Si l’encadrement juridique des produits financiers eux-mêmes est suffisamment précis, on peut éviter de créer un seuil entre les différentes collectivités selon leur taille et éviter cette forme d’inégalité.

M. Dominique Baert. Il convient d’être prudent dans la formulation du système de provision qui sera proposé. Je viens d’assister à un rapport de la chambre régionale des comptes consacré à la Communauté urbaine de Lille : deux préconisations posent difficulté, et ce sont justement la définition des documents annexes au compte administratif et le provisionnement. La chambre le préconise, mais n’indique pas sur quelle base. La provision doit être adossée au risque, mais la difficulté est d’évaluer ce risque : si nous prenons le « mark to market » de l’ensemble du stock de la dette, nous aboutissons à une provision négative de 170 millions d'euros, ce qui donne une provision matériellement impossible à inscrire. Beaucoup de collectivités peuvent se trouver dans ce cas de montants très importants. Pourtant, cela représente juste le coût de cession d’une créance présentée sur le marché, c’est très aléatoire. Y a-t-il lieu de le fixer à 10 %, ou à 5 % du mark to market ? Pourquoi provisionner intégralement aujourd’hui un risque futur et incertain, sur une durée de vingt-cinq ans par exemple ?

M. le président. La provision pourrait être fonction du taux qui aurait dû être payé selon le marché. Sur la base d’un taux fixe à vingt ans par exemple.

M. Dominique Baert. Oui, mais les opérations peuvent être « swapées » six ou sept fois, et par conséquence les flux ne seront pas faciles à reconstituer et la collectivité risque d’être obligée de demander au prestataire bancaire de la calculer avec des modèles économiques. Je suis d’accord sur la nécessité de provisionner mais il ne faut pas valider l’idée que l’intégralité de la provision doit être établie sur le mark to market.
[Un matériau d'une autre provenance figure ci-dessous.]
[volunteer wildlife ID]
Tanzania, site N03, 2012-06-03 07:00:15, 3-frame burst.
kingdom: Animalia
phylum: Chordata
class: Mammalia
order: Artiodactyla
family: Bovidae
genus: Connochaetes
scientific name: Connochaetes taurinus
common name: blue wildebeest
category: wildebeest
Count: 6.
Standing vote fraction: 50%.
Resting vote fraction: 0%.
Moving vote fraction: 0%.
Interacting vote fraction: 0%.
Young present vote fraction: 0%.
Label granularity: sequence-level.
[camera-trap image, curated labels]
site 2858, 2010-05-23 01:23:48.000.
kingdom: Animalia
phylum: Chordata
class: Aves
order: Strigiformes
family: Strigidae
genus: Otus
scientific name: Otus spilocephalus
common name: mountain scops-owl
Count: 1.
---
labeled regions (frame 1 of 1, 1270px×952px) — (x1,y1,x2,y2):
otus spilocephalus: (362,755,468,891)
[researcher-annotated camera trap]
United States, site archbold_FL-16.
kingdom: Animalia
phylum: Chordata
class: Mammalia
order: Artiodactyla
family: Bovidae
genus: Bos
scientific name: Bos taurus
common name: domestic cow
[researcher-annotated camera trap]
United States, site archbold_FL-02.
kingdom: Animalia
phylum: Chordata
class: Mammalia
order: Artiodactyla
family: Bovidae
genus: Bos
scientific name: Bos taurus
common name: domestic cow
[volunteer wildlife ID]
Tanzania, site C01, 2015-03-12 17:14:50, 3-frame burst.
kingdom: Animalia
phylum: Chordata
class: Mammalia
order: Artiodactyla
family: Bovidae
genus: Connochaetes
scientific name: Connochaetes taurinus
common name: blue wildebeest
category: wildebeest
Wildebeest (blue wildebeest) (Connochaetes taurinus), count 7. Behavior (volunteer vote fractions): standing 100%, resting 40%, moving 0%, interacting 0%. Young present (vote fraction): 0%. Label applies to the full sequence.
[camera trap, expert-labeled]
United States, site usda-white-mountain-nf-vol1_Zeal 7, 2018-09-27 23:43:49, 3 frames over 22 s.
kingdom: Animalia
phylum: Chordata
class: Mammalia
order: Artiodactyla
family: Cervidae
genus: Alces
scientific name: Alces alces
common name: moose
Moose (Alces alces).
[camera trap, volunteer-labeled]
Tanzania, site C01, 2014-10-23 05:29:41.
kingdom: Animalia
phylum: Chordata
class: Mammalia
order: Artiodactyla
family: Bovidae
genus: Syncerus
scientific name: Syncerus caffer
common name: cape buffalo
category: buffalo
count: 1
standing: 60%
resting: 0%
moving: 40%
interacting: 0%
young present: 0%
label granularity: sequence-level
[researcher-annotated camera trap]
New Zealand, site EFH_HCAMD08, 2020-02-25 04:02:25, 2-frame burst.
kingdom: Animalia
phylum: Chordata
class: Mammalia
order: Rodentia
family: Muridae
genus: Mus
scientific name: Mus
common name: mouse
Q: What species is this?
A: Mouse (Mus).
M. le président. À propos de responsabilité des élus, je précise, pour votre information, qu’en ce qui concerne un dossier du département de la Seine-Saint-Denis qui a été porté en justice, le contrat d’emprunt avait été signé le 8 février 2008 soit juste avant les élections cantonales. Lorsque le fonctionnaire des services financiers a fait l’appel aux fonds, le document n’a été soumis ni à l’élu aux finances, ni encore moins au président du conseil général. Voici un exemple de la manière dont ces dérives pouvaient intervenir : le fonctionnement des collectivités locales est donc largement améliorable.

En conclusion, je vous invite à prendre connaissance du rapport qui sera mis à votre disposition. Vous pourrez proposer de joindre des contributions à ce rapport, que vous ferez parvenir au secrétariat de la commission.